9. The SPAD three-dimensional imaging method based on photon behavior tracking according to claim 3, characterized in that, The expression for the dynamic motion branch is: ; in, These are the dynamic control parameters. For the first The global driving force at each time step For the first Kalman gain coefficients at each time step For the first Width contraction factor for each time step The first neural network nonlinear mapping function of the dynamic motion branch is... For the first Distance observations at each time step, For the first Depth position at each time step For the first The uncertainty width of each time step; The expression for the residual correction branch is: ; in, The residual correction parameter is... For the first Position residuals at each time step For the first The velocity residual at each time step For the first Memory update features at each time step The second neural network nonlinear mapping function is the residual correction branch. For the first Hidden memory state at each time step For the first The residual feedback amount at each time step.

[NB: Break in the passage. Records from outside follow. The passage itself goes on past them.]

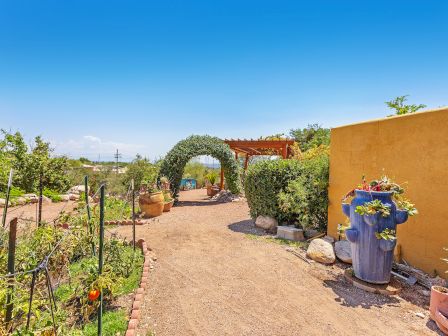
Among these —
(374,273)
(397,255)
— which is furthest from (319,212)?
(374,273)

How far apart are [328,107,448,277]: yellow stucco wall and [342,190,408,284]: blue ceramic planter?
58 centimetres

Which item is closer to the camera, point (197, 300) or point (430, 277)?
point (197, 300)

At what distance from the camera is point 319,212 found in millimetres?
6043

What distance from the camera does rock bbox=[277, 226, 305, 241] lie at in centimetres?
582

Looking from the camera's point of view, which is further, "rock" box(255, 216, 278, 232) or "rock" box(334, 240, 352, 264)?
"rock" box(255, 216, 278, 232)

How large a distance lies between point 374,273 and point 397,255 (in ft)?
3.32

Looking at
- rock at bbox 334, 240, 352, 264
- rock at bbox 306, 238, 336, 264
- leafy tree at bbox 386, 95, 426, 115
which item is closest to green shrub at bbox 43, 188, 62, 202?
rock at bbox 306, 238, 336, 264

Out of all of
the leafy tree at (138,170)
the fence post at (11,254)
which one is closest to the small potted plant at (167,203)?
the leafy tree at (138,170)

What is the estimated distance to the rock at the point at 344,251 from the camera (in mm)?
4516

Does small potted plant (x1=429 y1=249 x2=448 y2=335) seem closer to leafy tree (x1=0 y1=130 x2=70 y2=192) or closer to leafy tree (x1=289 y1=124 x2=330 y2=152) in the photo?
leafy tree (x1=0 y1=130 x2=70 y2=192)

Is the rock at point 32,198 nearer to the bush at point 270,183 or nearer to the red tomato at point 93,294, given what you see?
the bush at point 270,183

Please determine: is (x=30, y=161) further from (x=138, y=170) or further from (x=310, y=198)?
(x=310, y=198)

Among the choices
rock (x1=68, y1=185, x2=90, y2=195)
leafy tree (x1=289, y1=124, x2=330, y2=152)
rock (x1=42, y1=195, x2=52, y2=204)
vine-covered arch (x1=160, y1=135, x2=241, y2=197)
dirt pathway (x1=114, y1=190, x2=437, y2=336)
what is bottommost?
dirt pathway (x1=114, y1=190, x2=437, y2=336)

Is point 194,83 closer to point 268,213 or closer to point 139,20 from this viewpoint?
point 139,20
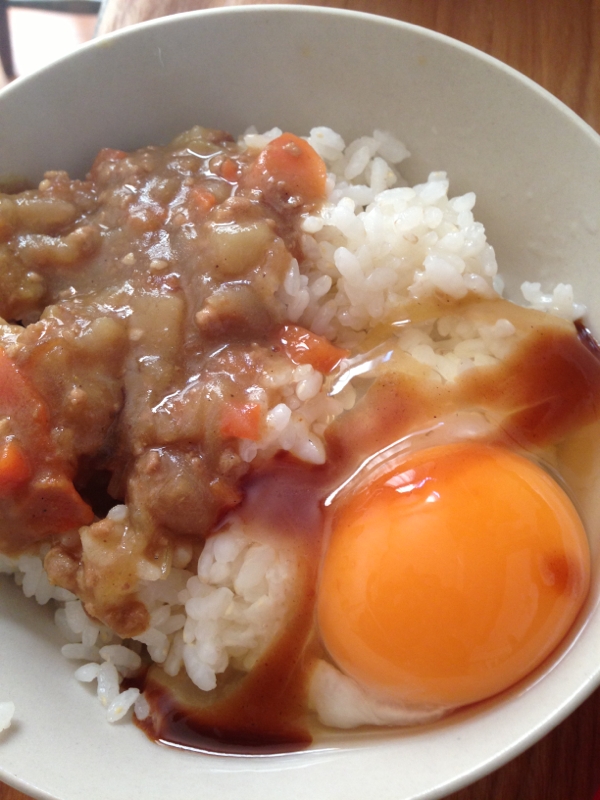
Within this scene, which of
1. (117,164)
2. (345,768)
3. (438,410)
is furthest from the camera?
(117,164)

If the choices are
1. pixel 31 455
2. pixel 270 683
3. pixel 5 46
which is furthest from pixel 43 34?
pixel 270 683

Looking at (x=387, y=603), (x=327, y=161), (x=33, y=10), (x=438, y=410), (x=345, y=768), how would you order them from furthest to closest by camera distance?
(x=33, y=10), (x=327, y=161), (x=438, y=410), (x=387, y=603), (x=345, y=768)

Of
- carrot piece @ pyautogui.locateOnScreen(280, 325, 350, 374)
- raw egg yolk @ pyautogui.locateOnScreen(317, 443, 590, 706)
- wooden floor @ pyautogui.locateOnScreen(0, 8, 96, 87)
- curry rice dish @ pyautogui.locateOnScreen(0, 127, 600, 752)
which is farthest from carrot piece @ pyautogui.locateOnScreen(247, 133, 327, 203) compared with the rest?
wooden floor @ pyautogui.locateOnScreen(0, 8, 96, 87)

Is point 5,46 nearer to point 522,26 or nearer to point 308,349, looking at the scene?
point 522,26

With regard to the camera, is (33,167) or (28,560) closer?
(28,560)

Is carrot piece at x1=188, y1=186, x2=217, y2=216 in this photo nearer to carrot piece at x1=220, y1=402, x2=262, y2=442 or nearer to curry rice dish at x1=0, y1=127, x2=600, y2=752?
curry rice dish at x1=0, y1=127, x2=600, y2=752

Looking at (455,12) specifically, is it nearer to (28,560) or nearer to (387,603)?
(387,603)

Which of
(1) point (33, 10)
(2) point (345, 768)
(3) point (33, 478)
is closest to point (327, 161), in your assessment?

10. A SPAD three-dimensional imaging device based on photon behavior tracking, characterized in that, include: An initialization module is used to initialize multiple parallel neural trackers within a preset detection depth range. Each neural tracker is configured with state parameters including depth position and uncertainty width. The conversion module is used to acquire the photon timestamp sequence collected by the single-photon avalanche diode sensor, and convert each photon in the photon timestamp sequence into a corresponding distance observation value according to the time-of-flight principle; The prediction module is used to predict dynamic control parameters and residual correction parameters respectively based on the current state parameters and current distance observation values of each neural tracker using a pre-trained dual-branch neural network. The dynamic control parameters are used to control the macroscopic motion trend of each neural tracker, and the residual correction parameters are used to make microscopic corrections to each neural tracker to smooth trajectory jitter. The update module is used to calculate the attention mask based on whether the distance observation value falls within the uncertainty width of the current neural tracker, and update the state parameters based on the dynamic control parameters, the residual correction parameters and the attention mask to obtain the updated state parameters of the current neural tracker. The updated state parameters include the final state parameters. The selection module is used to select the depth position in the final state parameters of the neural tracker with the highest confidence as the depth estimate after processing the photon timestamp sequence, based on the cumulative confidence of each neural tracker during the update process according to the attention mask, so as to construct a three-dimensional image.